James wrote, “My brethren, count it all joy when you fall into various trials” (James 1:2).

That’s a hard verse to swallow at first. How many people rejoice when they get a $12,000 roof estimate? Or when a loved one receives a terminal diagnosis? Or when an unborn child is facing a serious physical defect? 

Consider Hebrews 12:11: “Now no chastening seems to be joyful for the present, but painful; nevertheless, afterward it yields the peaceable fruit of righteousness to those who have been trained by it.”

In the middle of pain, it rarely makes sense. Trust that God sees the whole picture. He is training us.

Let’s read more of James 1: “My brethren, count it all joy when you fall into various trials, knowing that the testing of your faith produces patience” (verses 2-3).

That word for patience can also mean endurance or perseverance. God doesn’t waste trials—they always produce something in us: stronger faith, deeper character and greater understanding and tenderness toward the struggles of others.

We don’t thank God for the pain, but we can thank Him for what the pain produces. When the storm clears, we may find we’re more compassionate, more understanding and more eager to act.

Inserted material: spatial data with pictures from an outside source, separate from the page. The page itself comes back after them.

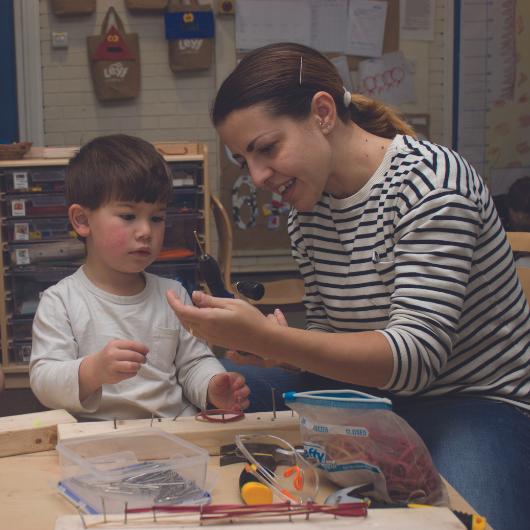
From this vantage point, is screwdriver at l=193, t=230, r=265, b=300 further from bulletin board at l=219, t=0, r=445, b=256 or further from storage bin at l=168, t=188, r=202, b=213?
bulletin board at l=219, t=0, r=445, b=256

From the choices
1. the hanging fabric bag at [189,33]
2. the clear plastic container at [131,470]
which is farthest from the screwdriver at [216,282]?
the hanging fabric bag at [189,33]

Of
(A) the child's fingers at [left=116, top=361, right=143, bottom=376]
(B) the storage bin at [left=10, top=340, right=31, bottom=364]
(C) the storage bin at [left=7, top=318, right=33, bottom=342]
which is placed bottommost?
(B) the storage bin at [left=10, top=340, right=31, bottom=364]

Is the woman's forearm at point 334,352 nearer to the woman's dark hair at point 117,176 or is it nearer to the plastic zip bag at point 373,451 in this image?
the plastic zip bag at point 373,451

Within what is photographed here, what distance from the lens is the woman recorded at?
107 cm

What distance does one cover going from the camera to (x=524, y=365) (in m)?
1.28

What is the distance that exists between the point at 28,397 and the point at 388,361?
8.26ft

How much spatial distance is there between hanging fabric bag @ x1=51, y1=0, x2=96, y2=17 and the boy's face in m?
2.81

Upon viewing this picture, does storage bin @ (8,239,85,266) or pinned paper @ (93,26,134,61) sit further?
pinned paper @ (93,26,134,61)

Here’s the million-dollar question: What have you been through?

Now ask yourself: What fruits did I gain from this trial that I can share with my brethren?

What can you empathize with?

Have you experienced a discouraging health diagnosis? The loss of a loved one? The stress of relocating? The joy of marriage? The miracle of a child?

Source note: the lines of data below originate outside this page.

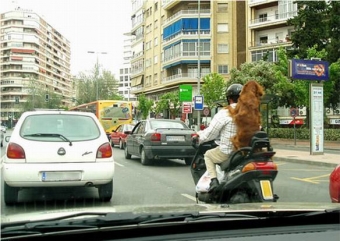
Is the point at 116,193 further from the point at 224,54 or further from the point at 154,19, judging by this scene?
the point at 154,19

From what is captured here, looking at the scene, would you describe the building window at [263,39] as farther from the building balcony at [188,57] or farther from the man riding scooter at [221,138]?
the man riding scooter at [221,138]

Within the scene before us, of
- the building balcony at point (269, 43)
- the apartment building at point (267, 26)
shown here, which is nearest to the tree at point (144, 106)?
the apartment building at point (267, 26)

If you’ve lost your job for keeping the Sabbath, suffered rejection or walked through grief, you can use that experience to empathize with others enduring something similar. This knowledge may not remove the hardship of the trial, but it can give it a comforting sense of purpose.

God is training us to be priests and kings, to rule and serve in His Kingdom. Part of that training is experience. When we reign with Christ over a war-torn and traumatized world, we’ll be able to say to those we serve: “I know what that’s like.” It won’t be theoretical, but real. That’s what empathy prepares us for.

So, what do we do in the present?

We remember that every joy and trial is part of our training. We open ourselves to others. We truly listen and try to understand, without just responding in clichés. We visit, we pray, we text, we comfort. If we’ve been through the same thing, we might say, “Here’s what helped me.”

And most of all, we follow the example of Jesus Christ, our High Priest, who empathizes with our every weakness. We do not serve a distant or detached God.  

Let’s follow Christ and learn to walk in someone else’s shoes.